**Your assignment**
All lines from the one with "interacting: 7%" through the close of the records below are to be set down exactly, and no others.

☆ ☆ ☆ ☆ ☆ ☆ ☆

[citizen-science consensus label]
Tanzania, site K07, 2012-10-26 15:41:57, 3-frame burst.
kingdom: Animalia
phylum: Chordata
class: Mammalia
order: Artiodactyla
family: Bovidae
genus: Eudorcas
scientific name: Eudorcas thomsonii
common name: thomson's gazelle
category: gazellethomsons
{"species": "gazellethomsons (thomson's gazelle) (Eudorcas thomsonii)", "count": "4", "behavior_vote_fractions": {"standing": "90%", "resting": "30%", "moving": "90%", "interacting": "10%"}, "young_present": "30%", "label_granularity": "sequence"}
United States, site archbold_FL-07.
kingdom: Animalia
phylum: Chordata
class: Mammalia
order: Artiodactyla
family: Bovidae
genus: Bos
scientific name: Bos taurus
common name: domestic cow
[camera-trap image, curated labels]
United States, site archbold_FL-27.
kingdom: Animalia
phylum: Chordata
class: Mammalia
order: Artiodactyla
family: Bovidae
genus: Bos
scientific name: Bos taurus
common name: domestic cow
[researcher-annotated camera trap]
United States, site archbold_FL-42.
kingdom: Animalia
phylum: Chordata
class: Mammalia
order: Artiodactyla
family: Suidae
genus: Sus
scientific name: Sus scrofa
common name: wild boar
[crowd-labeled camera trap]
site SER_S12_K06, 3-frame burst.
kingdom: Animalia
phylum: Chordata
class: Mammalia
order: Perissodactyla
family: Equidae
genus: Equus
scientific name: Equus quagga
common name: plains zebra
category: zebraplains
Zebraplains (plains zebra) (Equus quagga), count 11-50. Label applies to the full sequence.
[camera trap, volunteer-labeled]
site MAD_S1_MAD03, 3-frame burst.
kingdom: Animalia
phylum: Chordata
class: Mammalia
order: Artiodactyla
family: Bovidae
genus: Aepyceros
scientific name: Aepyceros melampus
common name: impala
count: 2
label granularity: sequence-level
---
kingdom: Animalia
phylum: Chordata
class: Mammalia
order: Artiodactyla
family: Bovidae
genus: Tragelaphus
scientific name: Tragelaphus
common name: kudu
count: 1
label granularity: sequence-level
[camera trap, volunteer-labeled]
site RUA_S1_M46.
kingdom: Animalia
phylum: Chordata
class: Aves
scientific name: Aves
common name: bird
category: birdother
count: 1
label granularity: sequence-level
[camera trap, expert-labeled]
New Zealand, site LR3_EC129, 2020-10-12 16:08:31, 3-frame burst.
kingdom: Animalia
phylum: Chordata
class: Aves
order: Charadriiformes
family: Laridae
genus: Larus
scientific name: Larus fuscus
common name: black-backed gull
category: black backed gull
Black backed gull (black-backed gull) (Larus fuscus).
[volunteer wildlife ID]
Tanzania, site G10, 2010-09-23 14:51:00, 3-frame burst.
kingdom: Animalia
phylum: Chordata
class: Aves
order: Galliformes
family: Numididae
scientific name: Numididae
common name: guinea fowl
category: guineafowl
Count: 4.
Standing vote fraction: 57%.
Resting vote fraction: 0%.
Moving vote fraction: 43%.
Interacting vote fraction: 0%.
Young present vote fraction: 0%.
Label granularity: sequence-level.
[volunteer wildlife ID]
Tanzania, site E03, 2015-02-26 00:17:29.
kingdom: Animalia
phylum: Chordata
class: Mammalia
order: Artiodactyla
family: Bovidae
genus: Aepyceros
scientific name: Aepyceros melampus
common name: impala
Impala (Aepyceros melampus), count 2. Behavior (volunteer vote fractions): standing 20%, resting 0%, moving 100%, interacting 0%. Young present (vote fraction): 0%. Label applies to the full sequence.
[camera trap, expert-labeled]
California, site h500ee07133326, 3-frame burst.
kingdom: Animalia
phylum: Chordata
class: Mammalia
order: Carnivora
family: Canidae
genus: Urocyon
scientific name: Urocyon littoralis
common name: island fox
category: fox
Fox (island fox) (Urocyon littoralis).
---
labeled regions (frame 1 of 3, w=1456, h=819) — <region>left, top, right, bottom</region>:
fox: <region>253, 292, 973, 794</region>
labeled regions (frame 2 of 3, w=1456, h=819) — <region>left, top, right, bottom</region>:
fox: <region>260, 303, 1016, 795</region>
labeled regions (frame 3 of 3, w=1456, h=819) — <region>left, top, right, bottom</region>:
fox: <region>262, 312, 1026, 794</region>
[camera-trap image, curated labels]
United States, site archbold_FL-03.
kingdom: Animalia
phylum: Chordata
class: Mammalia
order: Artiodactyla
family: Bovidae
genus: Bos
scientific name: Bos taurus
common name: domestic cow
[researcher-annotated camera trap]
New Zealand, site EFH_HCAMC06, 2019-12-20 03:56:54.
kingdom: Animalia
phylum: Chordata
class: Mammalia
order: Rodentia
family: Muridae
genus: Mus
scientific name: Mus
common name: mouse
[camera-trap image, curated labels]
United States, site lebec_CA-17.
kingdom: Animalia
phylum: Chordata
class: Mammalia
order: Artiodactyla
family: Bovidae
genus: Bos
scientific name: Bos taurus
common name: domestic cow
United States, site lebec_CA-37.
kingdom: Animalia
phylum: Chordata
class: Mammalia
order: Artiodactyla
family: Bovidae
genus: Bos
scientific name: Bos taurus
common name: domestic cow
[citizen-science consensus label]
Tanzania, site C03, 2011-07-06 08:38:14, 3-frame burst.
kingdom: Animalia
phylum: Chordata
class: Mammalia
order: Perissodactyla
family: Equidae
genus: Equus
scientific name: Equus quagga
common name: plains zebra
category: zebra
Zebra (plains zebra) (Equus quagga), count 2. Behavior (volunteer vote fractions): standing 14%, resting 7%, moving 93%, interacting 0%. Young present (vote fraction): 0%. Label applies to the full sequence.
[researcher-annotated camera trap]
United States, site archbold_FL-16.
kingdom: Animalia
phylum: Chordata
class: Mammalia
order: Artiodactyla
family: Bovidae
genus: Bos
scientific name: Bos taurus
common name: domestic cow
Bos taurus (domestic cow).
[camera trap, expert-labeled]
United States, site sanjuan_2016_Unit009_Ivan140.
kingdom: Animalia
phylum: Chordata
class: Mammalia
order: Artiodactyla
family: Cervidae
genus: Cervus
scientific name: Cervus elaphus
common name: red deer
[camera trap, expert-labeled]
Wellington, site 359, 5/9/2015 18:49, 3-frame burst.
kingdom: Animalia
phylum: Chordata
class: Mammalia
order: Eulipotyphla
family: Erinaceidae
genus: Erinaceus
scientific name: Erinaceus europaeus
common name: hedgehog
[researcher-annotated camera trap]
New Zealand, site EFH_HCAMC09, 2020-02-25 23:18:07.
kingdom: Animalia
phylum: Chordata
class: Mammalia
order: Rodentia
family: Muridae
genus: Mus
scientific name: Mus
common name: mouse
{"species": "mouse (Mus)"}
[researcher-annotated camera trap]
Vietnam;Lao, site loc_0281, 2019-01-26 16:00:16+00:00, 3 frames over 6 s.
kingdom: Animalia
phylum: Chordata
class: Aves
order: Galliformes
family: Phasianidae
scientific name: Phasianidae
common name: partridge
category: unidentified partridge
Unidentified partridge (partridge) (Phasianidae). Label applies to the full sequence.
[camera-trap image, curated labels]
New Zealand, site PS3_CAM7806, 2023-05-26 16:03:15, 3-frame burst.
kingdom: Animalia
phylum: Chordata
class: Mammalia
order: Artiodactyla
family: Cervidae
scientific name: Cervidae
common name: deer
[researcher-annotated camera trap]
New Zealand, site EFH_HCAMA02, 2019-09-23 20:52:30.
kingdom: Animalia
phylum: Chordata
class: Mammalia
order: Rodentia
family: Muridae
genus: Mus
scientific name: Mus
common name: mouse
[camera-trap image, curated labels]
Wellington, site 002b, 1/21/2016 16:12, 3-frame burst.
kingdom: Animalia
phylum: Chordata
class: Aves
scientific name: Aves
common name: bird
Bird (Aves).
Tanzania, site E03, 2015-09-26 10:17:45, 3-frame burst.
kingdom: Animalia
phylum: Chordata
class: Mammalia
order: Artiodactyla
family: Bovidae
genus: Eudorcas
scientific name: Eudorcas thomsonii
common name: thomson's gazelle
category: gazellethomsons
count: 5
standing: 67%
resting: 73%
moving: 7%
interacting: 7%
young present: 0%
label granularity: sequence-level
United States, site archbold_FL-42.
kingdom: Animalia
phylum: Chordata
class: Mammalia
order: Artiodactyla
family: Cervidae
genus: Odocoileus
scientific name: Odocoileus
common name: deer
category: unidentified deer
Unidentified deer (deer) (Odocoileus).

☆ ☆ ☆ ☆ ☆ ☆ ☆

**Written response**
interacting: 7%
young present: 0%
label granularity: sequence-level
United States, site archbold_FL-42.
kingdom: Animalia
phylum: Chordata
class: Mammalia
order: Artiodactyla
family: Cervidae
genus: Odocoileus
scientific name: Odocoileus
common name: deer
category: unidentified deer
Unidentified deer (deer) (Odocoileus).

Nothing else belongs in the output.